## Exercise objective
From the line containing "Dreaming of Flight XIII Stationery Cards" through the end of the entries, please repeat every line exactly and nothing more; the pictures do not belong in the copy.

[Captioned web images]
/---
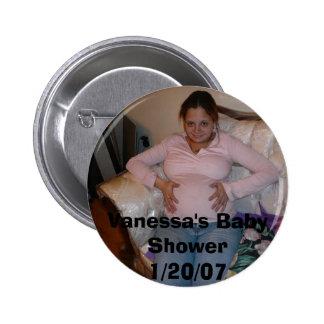 El dulce 16 060, el bebé Shower1/20/07 de Jenny de Pin Redondo De 2 Pulgadas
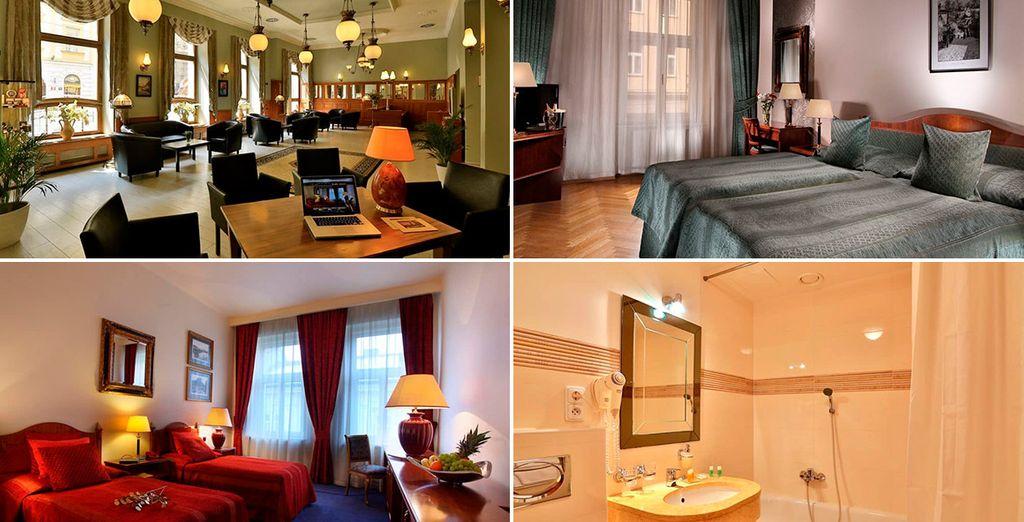 El Ariston & Ariston Patio Hotel 4* es una de las opciones de alojamiento en Praga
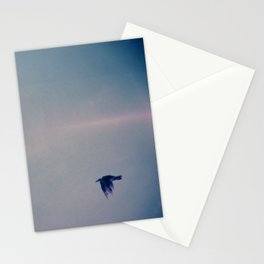 Dreaming of Flight XIII Stationery Cards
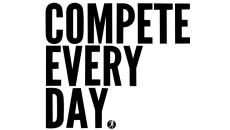 Compete Everyday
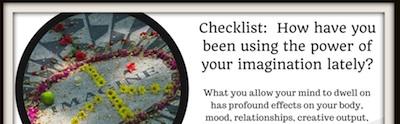 thumbnailimagination-checklist.jpg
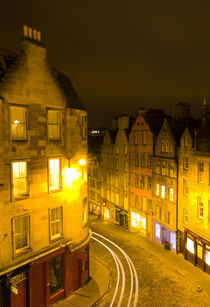 Scotland, Edinburgh, Old Town. by Jason Friend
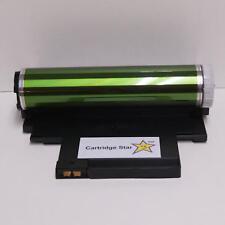 kompatible Bildeinheit Imaging Unit für Samsung CLX-3300 CLX-3305, CLT-R406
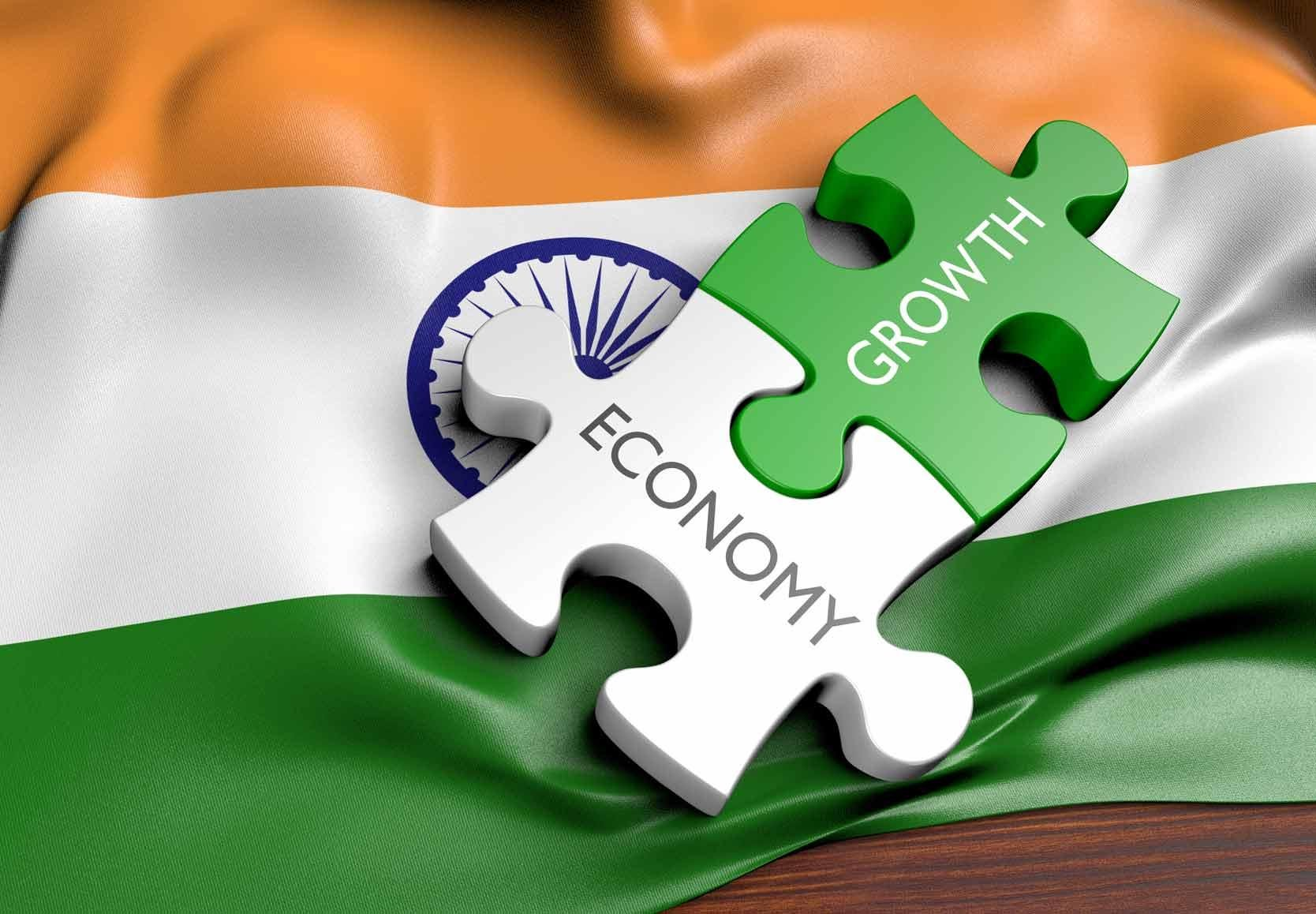 Q2 GDP shows India officially in recession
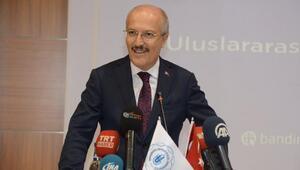 Başkan Kafaoğlu:Gençler bizim geleceğimiz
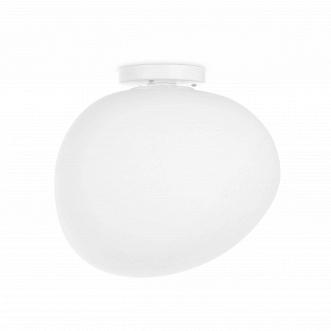 Потолочный светильник Air Bubble малый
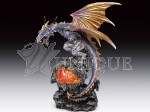 Dragon with crystal LED light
\---
## Output of the exercise
 Dreaming of Flight XIII Stationery Cards
 Compete Everyday
 thumbnailimagination-checklist.jpg
 Scotland, Edinburgh, Old Town. by Jason Friend
 kompatible Bildeinheit Imaging Unit für Samsung CLX-3300 CLX-3305, CLT-R406
 Q2 GDP shows India officially in recession
 Başkan Kafaoğlu:Gençler bizim geleceğimiz
 Потолочный светильник Air Bubble малый
 Dragon with crystal LED light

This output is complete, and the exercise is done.